Percy looked from me to Brutal, his studied calmness dissolving into uncertainty. “What the hell game do you boys think you're playing?” he asked.

“None of this is a game, my friend,” Brutal said. “You thinking it is . . . well, that's just one of the reasons you can't be trusted. You want to know the absolute truth? I think you're a pretty sad case.”

“You want to watch it,” Percy said. Now there was a rawness in his voice. Fear creeping back in, after all—fear of what we might want with him, fear of what we might be up to. I was glad to hear it. It would make him easier to deal with. “I know people. Important people.”

“So you say, but you're
such
a dreamer,” Brutal said. He sounded as if he was on the verge of laughter.

Percy dropped the polishing rag onto the seat of the chair with the clamps attached to the arms and legs. “I killed that mouse,” he said in a voice that was not quite steady.

“Go on and check for yourself,” I said. “It's a free country.”

“I will,” he said. “I will.”

He stalked past us, mouth set, small hands (Wharton was right, they
were
pretty) fiddling with his comb. He went up the steps and ducked through into my office. Brutal and I stood by Old Sparky, waiting for him to come back and not talking. I don't know about Brutal,
but I couldn't think of a thing to say. I didn't even know how to think about what we had just seen.

Three minutes passed. Brutal picked up Percy's rag and began to polish the thick back-slats of the electric chair. He had time to finish one and start another before Percy came back. He stumbled and almost fell coming down the steps from the office to the storage-room floor, and when he crossed to us he came at an uneven strut. His face was shocked and unbelieving.

“You switched them,” he said in a shrill, accusatory voice. “You switched mice somehow, you bastards. You're playing with me, and you're going to be goddam sorry if you don't stop! I'll see you on the goddam breadlines if you don't stop! Who do you think you are?”

He quit, panting for breath, his hands clenched.
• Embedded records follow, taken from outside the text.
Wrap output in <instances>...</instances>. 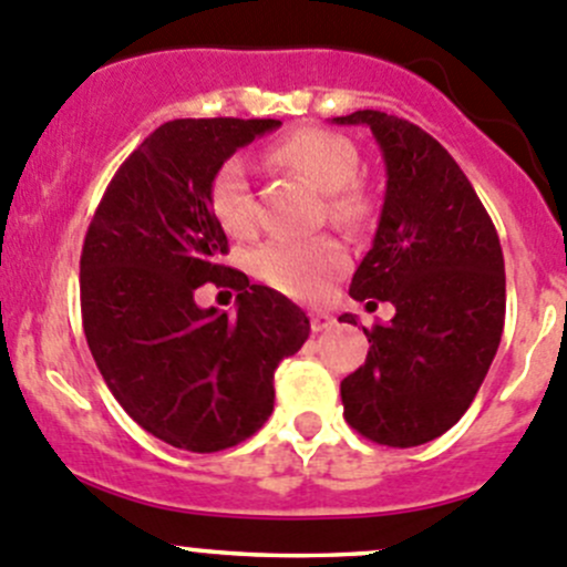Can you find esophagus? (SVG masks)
<instances>
[{
	"instance_id": "esophagus-1",
	"label": "esophagus",
	"mask_w": 567,
	"mask_h": 567,
	"mask_svg": "<svg viewBox=\"0 0 567 567\" xmlns=\"http://www.w3.org/2000/svg\"><path fill=\"white\" fill-rule=\"evenodd\" d=\"M310 327L312 332H323V329H332L334 327V318L329 312H312L310 316Z\"/></svg>"
}]
</instances>
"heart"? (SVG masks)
Segmentation results:
<instances>
[{"mask_svg": "<svg viewBox=\"0 0 567 567\" xmlns=\"http://www.w3.org/2000/svg\"><path fill=\"white\" fill-rule=\"evenodd\" d=\"M277 166L299 174L327 194V213L340 227H360L371 216V199L357 185L360 155L349 137L305 126L268 150ZM210 207L218 224L235 238H249L257 229V202L244 157H229L218 166L210 185ZM349 262L343 244L334 238L268 240L251 257L255 274L274 290L293 299H321L332 279Z\"/></svg>", "mask_w": 567, "mask_h": 567, "instance_id": "heart-1", "label": "heart"}]
</instances>
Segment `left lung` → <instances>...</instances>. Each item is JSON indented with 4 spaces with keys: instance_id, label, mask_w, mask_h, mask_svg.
Returning <instances> with one entry per match:
<instances>
[{
    "instance_id": "8db88e82",
    "label": "left lung",
    "mask_w": 567,
    "mask_h": 567,
    "mask_svg": "<svg viewBox=\"0 0 567 567\" xmlns=\"http://www.w3.org/2000/svg\"><path fill=\"white\" fill-rule=\"evenodd\" d=\"M334 124L368 126L388 172L373 246L349 293L395 307L388 323L362 327L371 349L340 382L343 415L379 446H421L465 415L502 343V244L474 185L430 132L379 110Z\"/></svg>"
}]
</instances>
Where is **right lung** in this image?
<instances>
[{"instance_id": "add662e5", "label": "right lung", "mask_w": 567, "mask_h": 567, "mask_svg": "<svg viewBox=\"0 0 567 567\" xmlns=\"http://www.w3.org/2000/svg\"><path fill=\"white\" fill-rule=\"evenodd\" d=\"M277 118H174L137 146L91 218L80 257L87 349L126 415L174 449L213 454L274 410V371L310 334L305 312L224 266L210 207L218 166ZM239 290L235 317L202 311V284Z\"/></svg>"}]
</instances>
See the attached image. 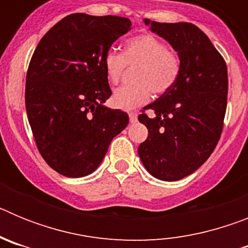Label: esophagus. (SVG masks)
Wrapping results in <instances>:
<instances>
[{
  "instance_id": "34e87169",
  "label": "esophagus",
  "mask_w": 248,
  "mask_h": 248,
  "mask_svg": "<svg viewBox=\"0 0 248 248\" xmlns=\"http://www.w3.org/2000/svg\"><path fill=\"white\" fill-rule=\"evenodd\" d=\"M129 120H130V123H137L138 122V114L137 113H129Z\"/></svg>"
}]
</instances>
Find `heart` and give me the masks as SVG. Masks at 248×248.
Instances as JSON below:
<instances>
[{"label": "heart", "instance_id": "b5f03b06", "mask_svg": "<svg viewBox=\"0 0 248 248\" xmlns=\"http://www.w3.org/2000/svg\"><path fill=\"white\" fill-rule=\"evenodd\" d=\"M138 65L134 85H124L111 95V104L123 110H133L150 100L151 92L161 95L176 84L181 72V61L175 50L154 34L143 33L124 43L123 54L110 49L103 58L105 74L111 84H118L125 67Z\"/></svg>", "mask_w": 248, "mask_h": 248}]
</instances>
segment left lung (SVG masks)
<instances>
[{
    "instance_id": "left-lung-1",
    "label": "left lung",
    "mask_w": 248,
    "mask_h": 248,
    "mask_svg": "<svg viewBox=\"0 0 248 248\" xmlns=\"http://www.w3.org/2000/svg\"><path fill=\"white\" fill-rule=\"evenodd\" d=\"M144 22L176 50L181 72L176 84L138 117L149 131L138 153L153 176L176 181L198 170L220 140L229 91L226 62L192 23ZM146 110L155 117H149Z\"/></svg>"
}]
</instances>
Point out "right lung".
I'll use <instances>...</instances> for the list:
<instances>
[{"instance_id":"right-lung-1","label":"right lung","mask_w":248,"mask_h":248,"mask_svg":"<svg viewBox=\"0 0 248 248\" xmlns=\"http://www.w3.org/2000/svg\"><path fill=\"white\" fill-rule=\"evenodd\" d=\"M125 17H64L39 41L26 77V110L46 163L68 177L89 175L129 123L103 105L111 95L103 58L130 31Z\"/></svg>"}]
</instances>
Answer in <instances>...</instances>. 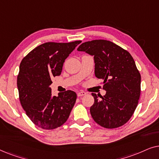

“I'll tell you who we are,” I said. “We're the people you work with, Percy . . . but not for very much longer.” I reached out and clamped my hands on his shoulders. Not real hard; but it was a clamp, all right. Yes it was.

Percy reached up to break it. “Take your—”

Brutal grabbed his right hand—the whole thing, small and soft and white, disappeared into Brutal's tanned fist. “Shut up your cakehole, sonny. If you know what's good for you, you'll take this one last opportunity to dig the wax out of your ears.”

I turned him around, lifted him onto the platform, then backed him up until the backs of his knees struck the seat of the electric chair and he had to sit down. His calm was gone; the meanness and the arrogance, too. Those things were real enough, but you have to remember that Percy was very young. At his age they were still only a thin veneer, like an ugly shade of enamel paint. You could still chip through. And I judged that Percy was now ready to listen.

“I want your word,” I said.

“My word about what?” His mouth was still trying to sneer, but his eyes were terrified. The power in the switch room was locked off, but Old Sparky's wooden seat had its own power, and right then I judged that Percy was feeling it.

“Your word that if we put you out front for it tomorrow night, you'll really go on to Briar Ridge and leave us alone,” Brutal said, speaking with a vehemence I had never heard from him before. “That you'll put in for a transfer the very next day.”